2.1.1.6. LogNormal law

If a random variable \(x\) follows a LogNormal distribution, the random variable \(\ln(x)\) follows a Normal distribution (whose parameters are \(\mu\) and \(\sigma\)), so

\[f(x) = \frac{1}{(x-x_{\rm min})\sigma\sqrt{2\pi}} \times e^{\frac{-(\ln(x-x_{\rm min})-\mu)^{2}} {2\sigma^{2}}} \; {\rm1\kern-0.28emI}_{[x_{\rm min},+\infty[}(x)\]
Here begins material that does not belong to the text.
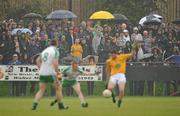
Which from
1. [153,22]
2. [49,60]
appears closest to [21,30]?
[153,22]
In Uranie, it is parametrised by default using \(M\), the mean of the distribution, \(E_{f}\), the Error factor that represents the ration of the 95% quantile and the median (\(E_{f} = q_{0.95} / q_{0.50}\)) and the minimum \(x_{\rm min}\). One can go from one parametrisation to the other following those simple relations

\[\begin{split}\begin{array}{ccc} M = e^{\mu + \sigma^2/2} + x_{\rm min} & \Leftrightarrow & \mu = \ln{(M-x_{\rm min})} - \sigma^{2}/2 \\ E_{F} = e^{1.645\times\sigma} & \Leftrightarrow & \sigma = \ln{(E_{f})}/1.645\\ \end{array}\end{split}\]

The variance of the distribution can be estimated as \({\rm Var}=(e^{\sigma^2}-1)e^{2\mu+\sigma^2} = (e^{(\frac{\ln{(E_{f})}}{1.645})^2}-1)\times (M-x_{\rm min})^{2}\) while its mean is \(e^{\mu + \sigma^2/2}\) and its mode is \(e^{\mu - \sigma^2}\).

Figure 2.7 shows the PDF, CDF and inverse CDF generated for different sets of parameters.

../../../_images/TLogNormalDistribution.png

Figure 2.7 Example of PDF, CDF and inverse CDF for LogNormal distributions.